**Exercise directions**
Go through the entries one line at a time, and gather every line that has the word "BUTTERFLY".

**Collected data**
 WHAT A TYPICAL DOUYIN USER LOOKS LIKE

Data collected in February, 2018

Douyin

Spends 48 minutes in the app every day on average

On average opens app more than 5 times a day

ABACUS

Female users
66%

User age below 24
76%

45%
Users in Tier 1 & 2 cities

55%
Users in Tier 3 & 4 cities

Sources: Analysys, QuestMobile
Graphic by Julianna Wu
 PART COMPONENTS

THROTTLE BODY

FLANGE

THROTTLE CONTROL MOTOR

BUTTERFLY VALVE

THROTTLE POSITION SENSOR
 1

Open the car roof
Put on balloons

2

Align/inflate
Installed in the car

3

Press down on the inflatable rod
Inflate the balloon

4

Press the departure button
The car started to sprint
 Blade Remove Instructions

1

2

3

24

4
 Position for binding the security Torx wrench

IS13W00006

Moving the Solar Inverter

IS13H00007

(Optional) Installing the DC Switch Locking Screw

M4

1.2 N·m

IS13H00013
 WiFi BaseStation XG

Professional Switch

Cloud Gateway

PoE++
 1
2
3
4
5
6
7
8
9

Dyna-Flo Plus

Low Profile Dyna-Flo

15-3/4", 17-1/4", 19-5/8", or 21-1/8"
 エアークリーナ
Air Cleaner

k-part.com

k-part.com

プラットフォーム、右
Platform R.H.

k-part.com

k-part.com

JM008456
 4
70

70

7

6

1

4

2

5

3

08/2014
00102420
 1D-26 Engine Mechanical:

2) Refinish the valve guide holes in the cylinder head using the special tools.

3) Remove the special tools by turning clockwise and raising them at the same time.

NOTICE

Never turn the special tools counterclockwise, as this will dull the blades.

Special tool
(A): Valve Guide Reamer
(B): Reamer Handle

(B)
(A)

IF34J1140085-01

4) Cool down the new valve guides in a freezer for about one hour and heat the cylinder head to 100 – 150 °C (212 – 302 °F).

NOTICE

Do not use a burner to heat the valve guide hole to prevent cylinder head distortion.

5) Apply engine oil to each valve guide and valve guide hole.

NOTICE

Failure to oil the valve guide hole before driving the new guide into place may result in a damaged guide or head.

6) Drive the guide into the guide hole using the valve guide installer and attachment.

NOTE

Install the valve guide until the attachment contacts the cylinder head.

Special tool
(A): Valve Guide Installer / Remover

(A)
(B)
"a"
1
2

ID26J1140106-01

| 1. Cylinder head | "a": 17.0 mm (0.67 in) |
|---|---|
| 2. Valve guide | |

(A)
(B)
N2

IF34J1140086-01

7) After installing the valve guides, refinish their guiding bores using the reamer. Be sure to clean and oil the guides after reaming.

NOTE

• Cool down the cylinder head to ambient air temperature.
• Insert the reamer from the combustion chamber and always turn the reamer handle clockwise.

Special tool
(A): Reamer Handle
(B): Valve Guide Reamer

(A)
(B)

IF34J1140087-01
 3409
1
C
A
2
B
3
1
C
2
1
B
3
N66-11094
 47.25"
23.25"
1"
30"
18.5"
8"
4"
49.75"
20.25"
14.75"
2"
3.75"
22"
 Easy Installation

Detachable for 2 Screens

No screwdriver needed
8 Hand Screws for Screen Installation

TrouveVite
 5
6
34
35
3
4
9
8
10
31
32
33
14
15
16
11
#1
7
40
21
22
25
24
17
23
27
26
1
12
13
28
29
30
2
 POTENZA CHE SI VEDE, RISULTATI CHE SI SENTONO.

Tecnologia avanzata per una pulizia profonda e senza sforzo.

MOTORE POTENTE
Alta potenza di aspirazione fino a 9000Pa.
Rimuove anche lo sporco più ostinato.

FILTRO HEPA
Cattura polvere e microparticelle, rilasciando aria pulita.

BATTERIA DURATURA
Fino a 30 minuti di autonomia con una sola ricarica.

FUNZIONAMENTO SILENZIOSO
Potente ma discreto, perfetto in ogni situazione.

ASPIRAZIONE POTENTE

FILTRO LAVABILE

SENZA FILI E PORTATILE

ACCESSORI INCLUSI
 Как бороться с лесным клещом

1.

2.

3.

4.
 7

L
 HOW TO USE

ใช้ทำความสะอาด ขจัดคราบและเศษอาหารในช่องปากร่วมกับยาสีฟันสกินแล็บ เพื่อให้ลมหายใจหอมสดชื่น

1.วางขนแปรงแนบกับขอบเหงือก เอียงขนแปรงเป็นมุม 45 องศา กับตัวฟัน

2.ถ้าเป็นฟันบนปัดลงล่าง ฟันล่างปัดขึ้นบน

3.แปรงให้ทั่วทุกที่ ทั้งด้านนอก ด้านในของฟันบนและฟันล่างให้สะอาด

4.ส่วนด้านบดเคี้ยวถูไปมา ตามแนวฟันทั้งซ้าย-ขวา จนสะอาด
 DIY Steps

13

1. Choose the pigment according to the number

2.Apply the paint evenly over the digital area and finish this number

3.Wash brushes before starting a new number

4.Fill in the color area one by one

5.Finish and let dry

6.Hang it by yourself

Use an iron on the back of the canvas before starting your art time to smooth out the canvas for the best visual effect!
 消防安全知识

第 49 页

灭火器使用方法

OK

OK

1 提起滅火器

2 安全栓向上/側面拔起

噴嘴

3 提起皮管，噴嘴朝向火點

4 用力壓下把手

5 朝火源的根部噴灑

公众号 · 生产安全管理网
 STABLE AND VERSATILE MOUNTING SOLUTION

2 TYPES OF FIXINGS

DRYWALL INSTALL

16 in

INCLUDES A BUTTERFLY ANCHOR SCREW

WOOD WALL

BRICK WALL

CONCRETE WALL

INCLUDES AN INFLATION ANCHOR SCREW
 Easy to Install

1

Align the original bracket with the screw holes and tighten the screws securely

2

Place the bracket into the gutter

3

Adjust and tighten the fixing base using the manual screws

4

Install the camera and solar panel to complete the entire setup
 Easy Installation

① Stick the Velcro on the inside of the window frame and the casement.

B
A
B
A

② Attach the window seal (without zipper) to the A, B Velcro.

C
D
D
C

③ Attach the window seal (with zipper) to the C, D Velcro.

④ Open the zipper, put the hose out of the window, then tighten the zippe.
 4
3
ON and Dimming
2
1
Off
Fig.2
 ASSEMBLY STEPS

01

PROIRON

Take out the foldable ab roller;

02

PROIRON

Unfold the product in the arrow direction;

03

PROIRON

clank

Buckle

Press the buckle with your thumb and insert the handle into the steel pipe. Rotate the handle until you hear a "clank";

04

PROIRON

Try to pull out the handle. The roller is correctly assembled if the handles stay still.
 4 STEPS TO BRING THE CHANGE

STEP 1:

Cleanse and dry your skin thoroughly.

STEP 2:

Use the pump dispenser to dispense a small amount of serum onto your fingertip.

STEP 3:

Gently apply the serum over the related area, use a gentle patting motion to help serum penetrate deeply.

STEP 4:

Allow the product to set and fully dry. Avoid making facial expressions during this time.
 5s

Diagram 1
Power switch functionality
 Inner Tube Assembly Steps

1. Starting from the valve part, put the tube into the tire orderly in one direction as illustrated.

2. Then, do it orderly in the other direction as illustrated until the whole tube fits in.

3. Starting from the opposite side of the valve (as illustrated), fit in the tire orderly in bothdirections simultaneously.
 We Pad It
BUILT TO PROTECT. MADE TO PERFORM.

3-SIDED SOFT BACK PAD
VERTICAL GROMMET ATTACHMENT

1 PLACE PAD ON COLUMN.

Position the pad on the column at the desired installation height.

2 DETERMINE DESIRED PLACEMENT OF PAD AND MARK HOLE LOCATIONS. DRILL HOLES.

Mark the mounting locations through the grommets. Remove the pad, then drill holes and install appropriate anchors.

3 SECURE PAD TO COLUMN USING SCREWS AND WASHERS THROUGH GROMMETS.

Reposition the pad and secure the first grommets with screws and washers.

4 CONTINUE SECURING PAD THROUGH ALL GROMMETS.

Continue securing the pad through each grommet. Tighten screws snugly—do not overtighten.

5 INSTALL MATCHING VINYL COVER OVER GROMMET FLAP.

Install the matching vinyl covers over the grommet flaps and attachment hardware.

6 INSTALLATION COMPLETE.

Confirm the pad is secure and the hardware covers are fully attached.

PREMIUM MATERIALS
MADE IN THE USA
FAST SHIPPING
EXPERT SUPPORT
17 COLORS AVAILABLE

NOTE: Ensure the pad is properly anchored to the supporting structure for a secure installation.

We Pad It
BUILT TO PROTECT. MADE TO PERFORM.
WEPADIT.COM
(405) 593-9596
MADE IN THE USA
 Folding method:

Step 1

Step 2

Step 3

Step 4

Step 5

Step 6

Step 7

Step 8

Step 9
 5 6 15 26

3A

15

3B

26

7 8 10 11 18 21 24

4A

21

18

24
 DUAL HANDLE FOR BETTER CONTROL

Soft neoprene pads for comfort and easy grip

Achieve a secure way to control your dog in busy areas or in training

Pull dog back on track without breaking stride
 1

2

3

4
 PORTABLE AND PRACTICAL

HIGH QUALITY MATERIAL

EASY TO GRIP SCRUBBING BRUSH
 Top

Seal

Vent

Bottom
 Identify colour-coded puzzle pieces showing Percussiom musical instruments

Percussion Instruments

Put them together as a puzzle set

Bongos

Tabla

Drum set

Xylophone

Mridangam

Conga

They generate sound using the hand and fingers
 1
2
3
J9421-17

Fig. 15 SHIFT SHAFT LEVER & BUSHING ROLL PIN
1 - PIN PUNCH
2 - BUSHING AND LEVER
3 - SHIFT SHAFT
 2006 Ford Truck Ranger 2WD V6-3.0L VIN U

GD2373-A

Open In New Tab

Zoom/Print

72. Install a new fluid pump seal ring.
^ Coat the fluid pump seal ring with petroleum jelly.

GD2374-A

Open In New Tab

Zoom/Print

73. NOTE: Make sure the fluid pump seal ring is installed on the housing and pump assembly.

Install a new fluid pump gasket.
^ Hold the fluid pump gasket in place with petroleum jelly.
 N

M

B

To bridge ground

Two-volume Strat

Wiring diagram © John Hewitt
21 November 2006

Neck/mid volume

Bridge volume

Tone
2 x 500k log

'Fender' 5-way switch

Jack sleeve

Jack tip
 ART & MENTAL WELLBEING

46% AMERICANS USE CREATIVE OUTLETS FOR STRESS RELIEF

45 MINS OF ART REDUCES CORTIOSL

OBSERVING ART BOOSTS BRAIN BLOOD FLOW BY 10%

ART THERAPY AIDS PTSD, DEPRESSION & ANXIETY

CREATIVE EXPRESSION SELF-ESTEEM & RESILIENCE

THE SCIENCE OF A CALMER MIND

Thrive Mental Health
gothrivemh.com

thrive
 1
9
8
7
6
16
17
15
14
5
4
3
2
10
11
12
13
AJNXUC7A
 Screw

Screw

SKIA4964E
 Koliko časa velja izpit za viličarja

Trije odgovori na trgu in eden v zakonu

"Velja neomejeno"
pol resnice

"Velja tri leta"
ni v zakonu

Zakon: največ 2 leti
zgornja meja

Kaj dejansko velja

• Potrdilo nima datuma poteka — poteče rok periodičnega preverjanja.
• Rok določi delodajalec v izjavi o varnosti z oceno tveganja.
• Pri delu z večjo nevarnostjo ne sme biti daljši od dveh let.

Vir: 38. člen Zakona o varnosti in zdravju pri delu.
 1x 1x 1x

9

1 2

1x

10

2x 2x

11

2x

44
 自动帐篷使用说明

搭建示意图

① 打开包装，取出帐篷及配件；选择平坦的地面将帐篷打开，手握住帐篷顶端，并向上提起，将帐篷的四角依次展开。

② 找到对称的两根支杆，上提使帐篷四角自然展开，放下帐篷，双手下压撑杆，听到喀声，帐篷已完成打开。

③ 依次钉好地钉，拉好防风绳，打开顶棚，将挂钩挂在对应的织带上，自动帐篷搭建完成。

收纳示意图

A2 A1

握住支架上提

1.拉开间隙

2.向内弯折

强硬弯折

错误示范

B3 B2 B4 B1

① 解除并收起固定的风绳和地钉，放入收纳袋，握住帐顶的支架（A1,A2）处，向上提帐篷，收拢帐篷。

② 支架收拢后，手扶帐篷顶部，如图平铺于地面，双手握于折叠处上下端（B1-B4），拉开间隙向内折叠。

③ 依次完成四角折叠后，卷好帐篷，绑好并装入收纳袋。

**Solution for this problem**
BUTTERFLY VALVE
INCLUDES A BUTTERFLY ANCHOR SCREW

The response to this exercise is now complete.